◆ **YOUR TASK**
Print only what runs from the line that includes "Descargar God Of" to the end of the listing, word for word, and do not include any pictures.
....
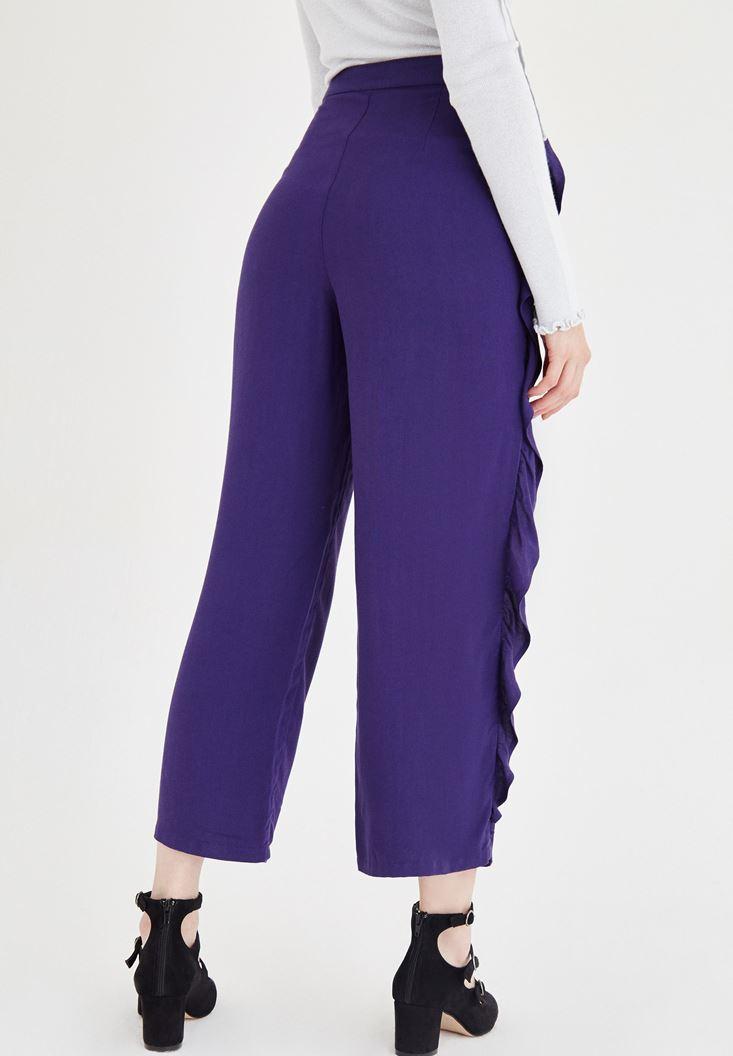 Bayan Mor Volan Detaylı Pantolon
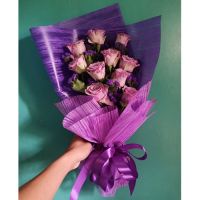 send 10 stems pink color roses bouquet to philippines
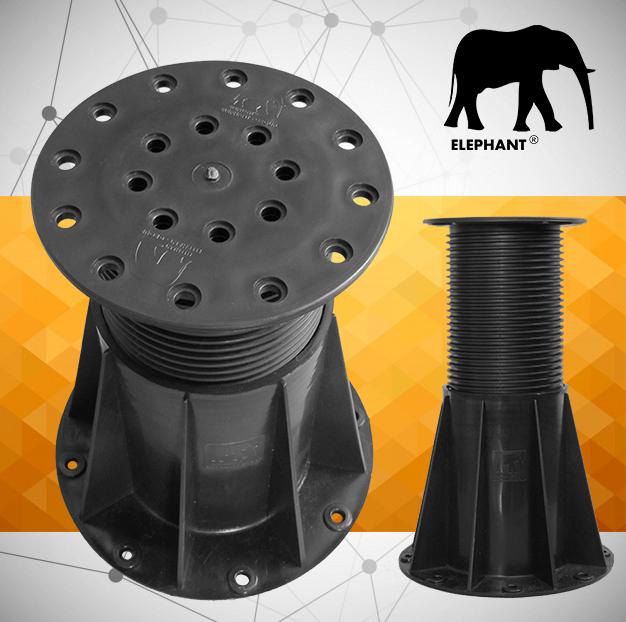 Soportes Ajustables para Pisos ElevadosSoportes Ajustables para Pisos Elevados | Elephant Technology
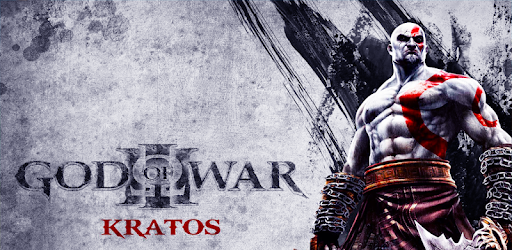 Descargar God Of War Wallpaper Para Pc Gratis última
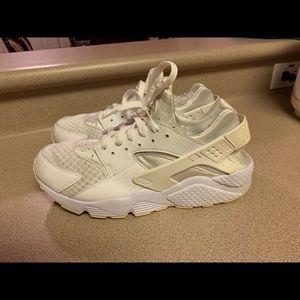 Nike Shoes - Nike Air Huarache Run Triple All White Men's 10.5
....
◆ **TASK RESPONSE**
 Descargar God Of War Wallpaper Para Pc Gratis última
 Nike Shoes - Nike Air Huarache Run Triple All White Men's 10.5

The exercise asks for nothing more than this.